====== 文書の一部 ======
「インターテキスタイル上海」開幕/新型コロナ禍のダメージ挽回へ/日系企業約20社が出展

2020年09月24日 (木曜日)

 服地と副資材の国際展示会「インターテキスタイル上海アパレルファブリックス2020秋」が23日、中国・上海の国家会展センター〈上海〉で開幕した。新型コロナウイルス禍が影響し、日系出展者は昨年秋展の半数以下の約20社にとどまる。各社は同展を通じ新規開拓を加速し、新型コロナ禍によるダメージを挽回しようとしている。会期は25日まで。(岩下祐一)

 今回展の出展者数は、20カ国・地域の約3400社で、昨年秋展(33カ国・地域の約4400社)を大幅に下回る。海外での新型コロナ流行により、中国が海外からの入国を規制していることが影響し、海外出展者が大幅に減った。日本を含めた海外出展者は、いずれも中国法人や現地代理店だ。

 日本ファッション・ウィーク推進機構(JFW)が主催する「ジャパン・パビリオン」は今回、新型コロナ禍の影響を受け、見送られたが、日系企業を集めた「ファイン・ジャパン」が設けられ、13社(サンウェル、双日ファッション、瀧定名古屋、豊島、宇仁繊維、桑村繊維、コスモテキスタイル、卓Edge、ジャパンブルー、近藤紡績所、クロップオザキ、前多、T&L)が出展した(昨年秋展のジャパン・パビリオンは32社)。

 帝人フロンティアや三菱ケミカル、スタイレムなど約5社(昨年秋展約20社)は、国際館などにそれぞれブースを構えている。

 開催初日午前中は、来場者の出足は例年に比べ鈍かった。海外での新型コロナ禍で、海外からの来場客がほぼいないことが響いているようだ。

 中国アパレル市況は厳しい。2018年後半から市況は悪化していたが、そこに新型コロナ禍が直撃し、特に実店舗型のブランドが苦戦している。一方、相対的に堅調なのがネット通販ブランド。こうしたブランドは、小ロット・短納期ニーズが大きく、日本や中国製の備蓄品を手掛ける日系生地商社各社などが開拓を強めている。
======
• _作業指示_
1. インターテキスタイル上海の記事に書かれている、今回展の出展者数を答えよ。
2. インターテキスタイル上海の記事の続きを、最後の文の後から書き足せ。
====== 抜粋データ ======
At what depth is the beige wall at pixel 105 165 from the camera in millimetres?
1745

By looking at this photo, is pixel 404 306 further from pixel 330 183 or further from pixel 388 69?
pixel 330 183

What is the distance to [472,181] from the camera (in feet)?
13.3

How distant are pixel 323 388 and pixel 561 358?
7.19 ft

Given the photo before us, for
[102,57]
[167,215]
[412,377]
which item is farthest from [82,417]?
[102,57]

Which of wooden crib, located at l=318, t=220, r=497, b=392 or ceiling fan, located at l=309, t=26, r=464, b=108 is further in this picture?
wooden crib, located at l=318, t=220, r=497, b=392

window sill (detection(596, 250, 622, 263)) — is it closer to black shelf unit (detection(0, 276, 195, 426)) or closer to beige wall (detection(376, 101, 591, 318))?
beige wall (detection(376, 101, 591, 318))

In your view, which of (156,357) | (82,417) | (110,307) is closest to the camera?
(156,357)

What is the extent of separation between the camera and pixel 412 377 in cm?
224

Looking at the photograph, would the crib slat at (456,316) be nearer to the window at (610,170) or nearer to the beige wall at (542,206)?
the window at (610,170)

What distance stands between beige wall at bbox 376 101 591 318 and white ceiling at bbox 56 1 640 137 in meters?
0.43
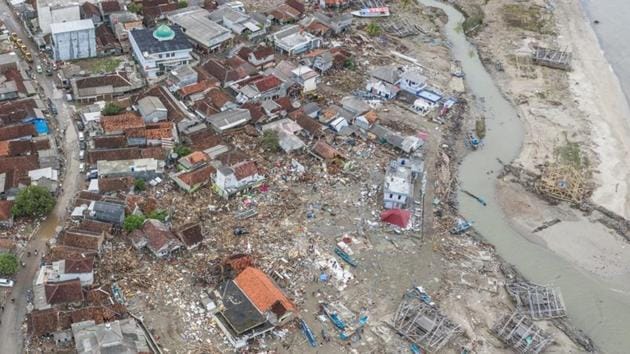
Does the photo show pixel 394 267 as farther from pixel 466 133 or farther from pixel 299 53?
pixel 299 53

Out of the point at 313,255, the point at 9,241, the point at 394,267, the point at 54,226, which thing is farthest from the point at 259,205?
the point at 9,241

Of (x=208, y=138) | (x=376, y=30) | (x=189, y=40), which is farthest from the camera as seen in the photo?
(x=376, y=30)

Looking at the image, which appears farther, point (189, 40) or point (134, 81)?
point (189, 40)

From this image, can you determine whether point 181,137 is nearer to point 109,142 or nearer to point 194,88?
point 109,142

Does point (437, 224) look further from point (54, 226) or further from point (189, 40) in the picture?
point (189, 40)

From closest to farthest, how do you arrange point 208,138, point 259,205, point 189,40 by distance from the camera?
point 259,205 → point 208,138 → point 189,40

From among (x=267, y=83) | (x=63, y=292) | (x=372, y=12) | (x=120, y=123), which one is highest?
(x=372, y=12)

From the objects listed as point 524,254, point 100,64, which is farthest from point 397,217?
point 100,64
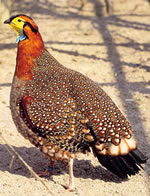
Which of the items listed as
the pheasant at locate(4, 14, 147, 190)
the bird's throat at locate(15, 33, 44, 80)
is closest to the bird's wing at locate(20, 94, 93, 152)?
the pheasant at locate(4, 14, 147, 190)

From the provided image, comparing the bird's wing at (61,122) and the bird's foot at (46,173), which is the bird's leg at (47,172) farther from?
the bird's wing at (61,122)

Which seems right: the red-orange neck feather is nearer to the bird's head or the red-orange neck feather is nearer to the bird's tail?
the bird's head

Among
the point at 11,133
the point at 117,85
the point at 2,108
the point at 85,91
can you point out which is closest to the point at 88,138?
the point at 85,91

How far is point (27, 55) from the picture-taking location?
3.14 metres

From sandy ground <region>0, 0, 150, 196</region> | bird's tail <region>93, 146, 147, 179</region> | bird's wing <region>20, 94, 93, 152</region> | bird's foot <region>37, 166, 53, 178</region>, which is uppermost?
bird's wing <region>20, 94, 93, 152</region>

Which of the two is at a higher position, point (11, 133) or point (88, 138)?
point (88, 138)

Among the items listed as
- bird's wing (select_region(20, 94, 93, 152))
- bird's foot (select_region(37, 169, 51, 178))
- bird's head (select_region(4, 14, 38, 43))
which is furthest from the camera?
bird's foot (select_region(37, 169, 51, 178))

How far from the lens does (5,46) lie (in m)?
6.68

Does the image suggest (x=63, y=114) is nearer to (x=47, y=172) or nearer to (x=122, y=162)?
(x=122, y=162)

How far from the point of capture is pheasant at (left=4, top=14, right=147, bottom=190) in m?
2.95

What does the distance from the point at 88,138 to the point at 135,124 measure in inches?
62.8

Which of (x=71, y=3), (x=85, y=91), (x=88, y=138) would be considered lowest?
(x=71, y=3)

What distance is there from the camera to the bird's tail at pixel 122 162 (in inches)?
119

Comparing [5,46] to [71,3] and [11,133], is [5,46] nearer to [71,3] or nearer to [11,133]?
[11,133]
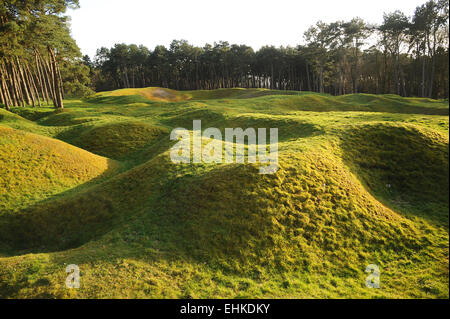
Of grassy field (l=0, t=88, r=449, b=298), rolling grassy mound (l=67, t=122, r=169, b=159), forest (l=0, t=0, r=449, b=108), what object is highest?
forest (l=0, t=0, r=449, b=108)

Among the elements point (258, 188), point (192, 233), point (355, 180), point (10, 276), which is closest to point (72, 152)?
point (10, 276)

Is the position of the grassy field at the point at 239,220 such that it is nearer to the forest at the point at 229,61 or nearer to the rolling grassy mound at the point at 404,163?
the rolling grassy mound at the point at 404,163

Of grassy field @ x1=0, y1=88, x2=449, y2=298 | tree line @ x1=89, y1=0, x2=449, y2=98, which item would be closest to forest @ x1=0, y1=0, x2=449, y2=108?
tree line @ x1=89, y1=0, x2=449, y2=98

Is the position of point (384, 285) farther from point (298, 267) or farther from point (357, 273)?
point (298, 267)

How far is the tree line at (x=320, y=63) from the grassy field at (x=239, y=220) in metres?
49.7

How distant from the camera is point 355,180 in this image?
1594 centimetres

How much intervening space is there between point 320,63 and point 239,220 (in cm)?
6957

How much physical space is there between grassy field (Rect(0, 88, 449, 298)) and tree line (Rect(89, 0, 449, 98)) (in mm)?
49671

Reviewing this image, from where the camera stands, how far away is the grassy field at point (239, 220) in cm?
1005

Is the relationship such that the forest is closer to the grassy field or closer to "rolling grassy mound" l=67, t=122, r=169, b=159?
"rolling grassy mound" l=67, t=122, r=169, b=159

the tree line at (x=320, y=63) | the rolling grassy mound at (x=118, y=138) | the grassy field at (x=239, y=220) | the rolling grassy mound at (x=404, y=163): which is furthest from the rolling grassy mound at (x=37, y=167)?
the tree line at (x=320, y=63)

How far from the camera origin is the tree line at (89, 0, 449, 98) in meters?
58.8

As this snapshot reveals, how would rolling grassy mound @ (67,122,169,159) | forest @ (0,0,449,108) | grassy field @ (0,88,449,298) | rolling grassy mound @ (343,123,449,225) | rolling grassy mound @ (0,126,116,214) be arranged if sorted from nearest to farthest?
grassy field @ (0,88,449,298) < rolling grassy mound @ (343,123,449,225) < rolling grassy mound @ (0,126,116,214) < rolling grassy mound @ (67,122,169,159) < forest @ (0,0,449,108)

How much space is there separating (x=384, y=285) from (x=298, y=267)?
3244 millimetres
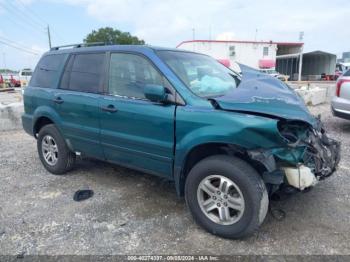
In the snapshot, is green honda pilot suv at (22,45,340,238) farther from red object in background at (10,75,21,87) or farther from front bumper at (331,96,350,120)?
red object in background at (10,75,21,87)

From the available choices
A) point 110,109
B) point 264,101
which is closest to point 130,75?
point 110,109

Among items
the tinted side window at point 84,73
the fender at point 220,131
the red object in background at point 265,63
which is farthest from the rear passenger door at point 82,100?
the red object in background at point 265,63

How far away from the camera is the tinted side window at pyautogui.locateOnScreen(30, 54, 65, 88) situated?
441 cm

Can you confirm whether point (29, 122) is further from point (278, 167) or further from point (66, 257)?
point (278, 167)

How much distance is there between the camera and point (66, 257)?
2662 mm

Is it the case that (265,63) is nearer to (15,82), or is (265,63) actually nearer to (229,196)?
(15,82)

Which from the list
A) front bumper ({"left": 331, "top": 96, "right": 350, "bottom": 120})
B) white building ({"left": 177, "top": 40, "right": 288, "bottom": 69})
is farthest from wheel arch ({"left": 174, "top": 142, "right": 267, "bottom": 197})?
white building ({"left": 177, "top": 40, "right": 288, "bottom": 69})

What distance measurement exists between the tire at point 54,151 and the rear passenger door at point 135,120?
3.15ft

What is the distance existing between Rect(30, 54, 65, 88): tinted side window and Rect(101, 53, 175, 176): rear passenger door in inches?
45.3

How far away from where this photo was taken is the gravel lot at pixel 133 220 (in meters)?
2.77

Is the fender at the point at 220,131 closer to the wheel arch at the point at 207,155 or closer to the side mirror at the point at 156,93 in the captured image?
the wheel arch at the point at 207,155

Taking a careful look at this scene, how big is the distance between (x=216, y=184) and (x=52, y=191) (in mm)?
2383

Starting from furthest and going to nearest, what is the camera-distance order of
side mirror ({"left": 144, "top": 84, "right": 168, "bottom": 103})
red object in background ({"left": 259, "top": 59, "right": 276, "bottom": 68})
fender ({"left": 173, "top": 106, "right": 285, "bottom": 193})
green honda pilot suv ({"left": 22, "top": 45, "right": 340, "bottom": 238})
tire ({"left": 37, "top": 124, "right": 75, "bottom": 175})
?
1. red object in background ({"left": 259, "top": 59, "right": 276, "bottom": 68})
2. tire ({"left": 37, "top": 124, "right": 75, "bottom": 175})
3. side mirror ({"left": 144, "top": 84, "right": 168, "bottom": 103})
4. green honda pilot suv ({"left": 22, "top": 45, "right": 340, "bottom": 238})
5. fender ({"left": 173, "top": 106, "right": 285, "bottom": 193})

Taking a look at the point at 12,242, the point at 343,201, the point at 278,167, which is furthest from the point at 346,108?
the point at 12,242
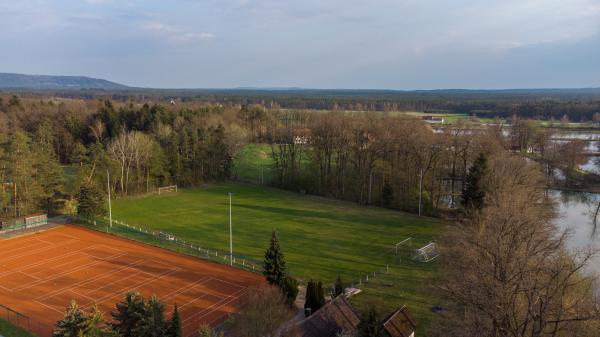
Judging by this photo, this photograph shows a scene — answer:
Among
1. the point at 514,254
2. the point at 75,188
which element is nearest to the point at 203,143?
the point at 75,188

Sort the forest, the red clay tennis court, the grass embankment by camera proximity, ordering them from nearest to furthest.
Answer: the grass embankment < the red clay tennis court < the forest

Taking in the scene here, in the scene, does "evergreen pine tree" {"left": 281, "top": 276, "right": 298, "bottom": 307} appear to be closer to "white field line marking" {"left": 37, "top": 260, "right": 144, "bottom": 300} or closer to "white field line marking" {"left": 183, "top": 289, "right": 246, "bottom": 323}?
"white field line marking" {"left": 183, "top": 289, "right": 246, "bottom": 323}

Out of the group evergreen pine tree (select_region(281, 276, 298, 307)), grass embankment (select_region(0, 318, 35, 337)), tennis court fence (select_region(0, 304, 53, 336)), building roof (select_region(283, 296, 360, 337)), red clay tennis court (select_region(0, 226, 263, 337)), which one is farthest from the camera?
red clay tennis court (select_region(0, 226, 263, 337))

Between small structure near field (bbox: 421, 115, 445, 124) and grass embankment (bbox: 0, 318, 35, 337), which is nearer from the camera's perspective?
grass embankment (bbox: 0, 318, 35, 337)

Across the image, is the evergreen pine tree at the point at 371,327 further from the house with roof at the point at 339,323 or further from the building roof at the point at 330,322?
the building roof at the point at 330,322

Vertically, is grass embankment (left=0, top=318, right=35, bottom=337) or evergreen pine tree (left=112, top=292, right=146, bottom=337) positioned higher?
evergreen pine tree (left=112, top=292, right=146, bottom=337)

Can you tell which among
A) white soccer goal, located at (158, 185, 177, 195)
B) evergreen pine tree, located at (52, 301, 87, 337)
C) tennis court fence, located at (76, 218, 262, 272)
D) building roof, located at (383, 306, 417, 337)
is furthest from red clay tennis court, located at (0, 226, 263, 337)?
white soccer goal, located at (158, 185, 177, 195)
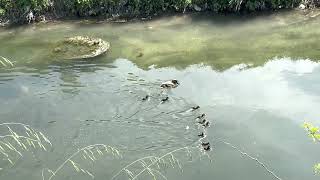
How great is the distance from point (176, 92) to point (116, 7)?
1099 centimetres

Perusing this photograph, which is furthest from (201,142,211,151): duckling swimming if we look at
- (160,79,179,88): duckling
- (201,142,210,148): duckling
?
(160,79,179,88): duckling

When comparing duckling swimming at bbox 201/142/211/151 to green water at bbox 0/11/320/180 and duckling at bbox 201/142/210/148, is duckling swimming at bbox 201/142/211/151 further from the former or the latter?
green water at bbox 0/11/320/180

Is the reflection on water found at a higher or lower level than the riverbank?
lower

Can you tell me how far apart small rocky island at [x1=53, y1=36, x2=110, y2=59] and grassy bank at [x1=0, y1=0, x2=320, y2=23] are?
424cm

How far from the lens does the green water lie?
12797mm

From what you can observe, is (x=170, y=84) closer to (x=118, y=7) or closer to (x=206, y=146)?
(x=206, y=146)

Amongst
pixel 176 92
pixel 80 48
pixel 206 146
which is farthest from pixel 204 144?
pixel 80 48

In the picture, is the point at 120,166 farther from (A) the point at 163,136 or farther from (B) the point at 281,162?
(B) the point at 281,162

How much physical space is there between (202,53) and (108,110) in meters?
6.84

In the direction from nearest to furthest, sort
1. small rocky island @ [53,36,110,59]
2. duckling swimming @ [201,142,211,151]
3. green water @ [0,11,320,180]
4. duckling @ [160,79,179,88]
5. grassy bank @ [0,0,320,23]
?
green water @ [0,11,320,180] → duckling swimming @ [201,142,211,151] → duckling @ [160,79,179,88] → small rocky island @ [53,36,110,59] → grassy bank @ [0,0,320,23]

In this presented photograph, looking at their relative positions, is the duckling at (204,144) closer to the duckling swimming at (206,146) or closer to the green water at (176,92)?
the duckling swimming at (206,146)

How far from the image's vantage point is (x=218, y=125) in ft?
48.0

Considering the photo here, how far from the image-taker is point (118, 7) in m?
26.3

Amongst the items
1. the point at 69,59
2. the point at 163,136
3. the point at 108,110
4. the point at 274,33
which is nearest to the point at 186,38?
the point at 274,33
======
• _各課題の解答_
1. 20カ国・地域の約3400社。

2.
 もっとも、多くはネット通販ブランドを中心とする小口顧客が増えているものの、実店舗型の大口顧客の売り上げの落ち込みをカバーするには至っていない。そのため、今回展への出展を通じ、新規開拓を加速し、新型コロナ禍によるダメージを挽回しようとしている。

 日系出展者は今回も、備蓄品のアピールに余念がない。「(日本製備蓄品の)顧客から短納期を求められるケースがますます増えている。航空便は船便に比べ、1㍍3~5元割高だが、航空便を指定する顧客が多い」と双日ファッションの関係者は話す。

 加えて目立つのが、サステイナブル素材の訴求だ。新型コロナ禍により、環境への関心がさらに高まっていくとの期待が背景にある。

 サンウェルはトリアセテート繊維使いとともに、ポリトリメチレン・テレフタレート(PTT)繊維「ソロテックス」やリサイクルポリエステル、和紙、オーガニックコットンなどを使用する生地を出展。豊島も天然繊維の生地に廃棄食材を染料として活用する「フードテキスタイル」など、環境に配慮した加工を訴求している。